* _What this task involves_
Transcribe the full listing exactly, and drop every picture.

* _Input data_
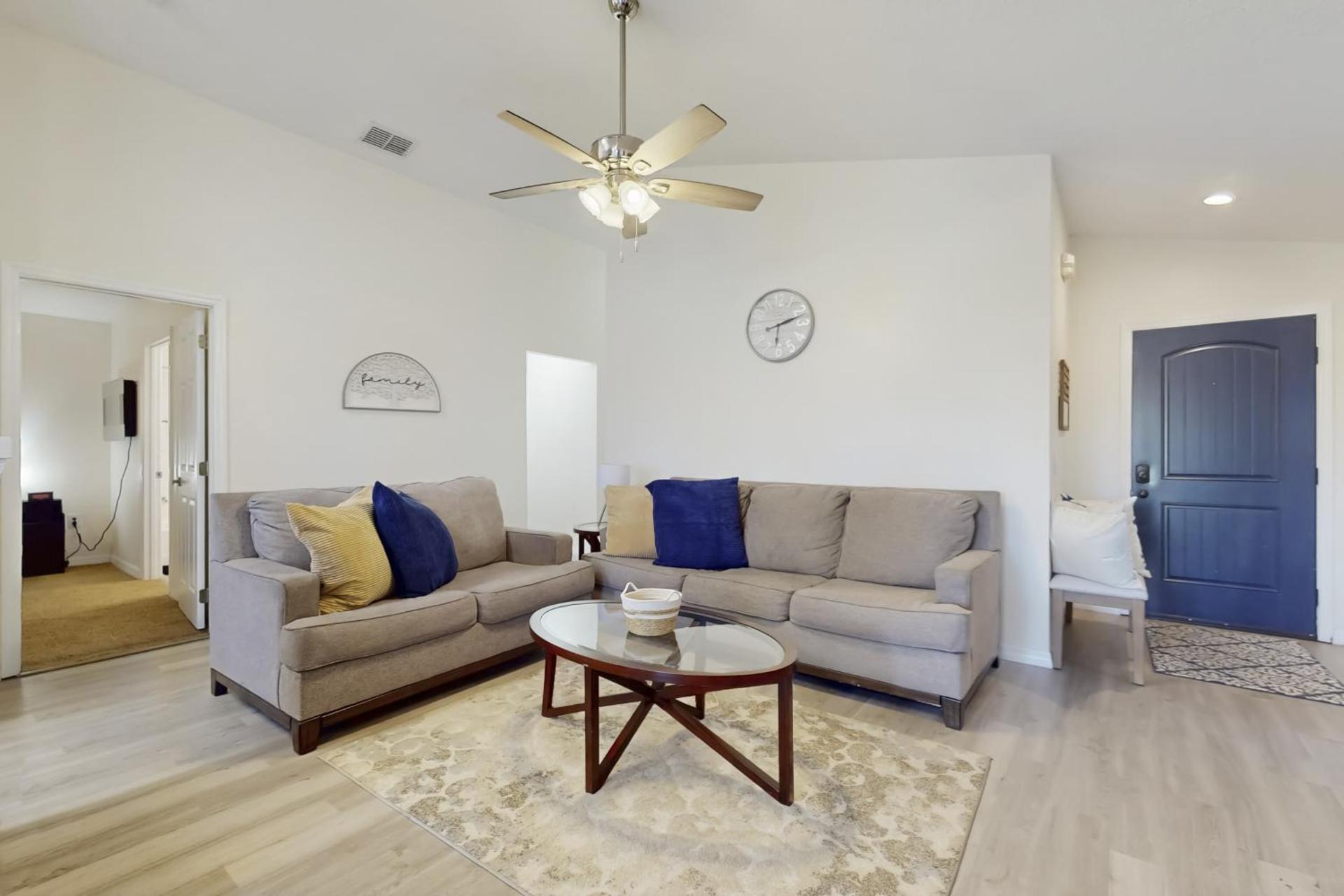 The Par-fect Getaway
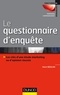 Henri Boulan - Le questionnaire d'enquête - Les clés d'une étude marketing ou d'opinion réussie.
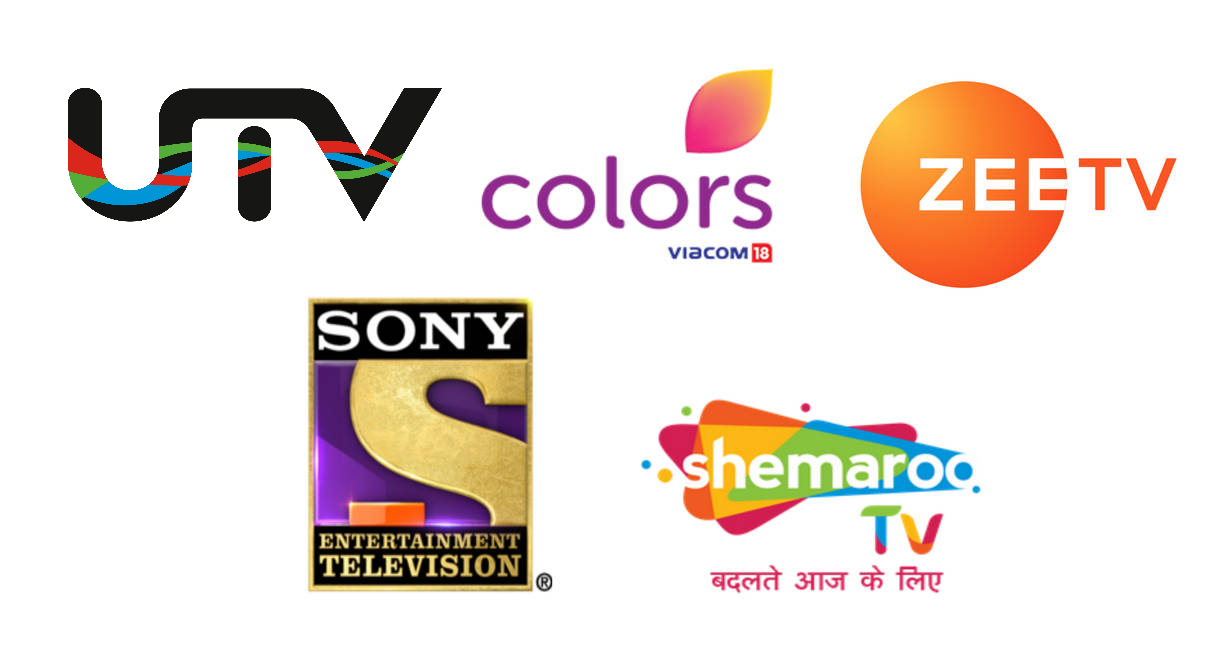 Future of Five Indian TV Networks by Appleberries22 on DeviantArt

* _Output for this exercise_
 The Par-fect Getaway
 Henri Boulan - Le questionnaire d'enquête - Les clés d'une étude marketing ou d'opinion réussie.
 Future of Five Indian TV Networks by Appleberries22 on DeviantArt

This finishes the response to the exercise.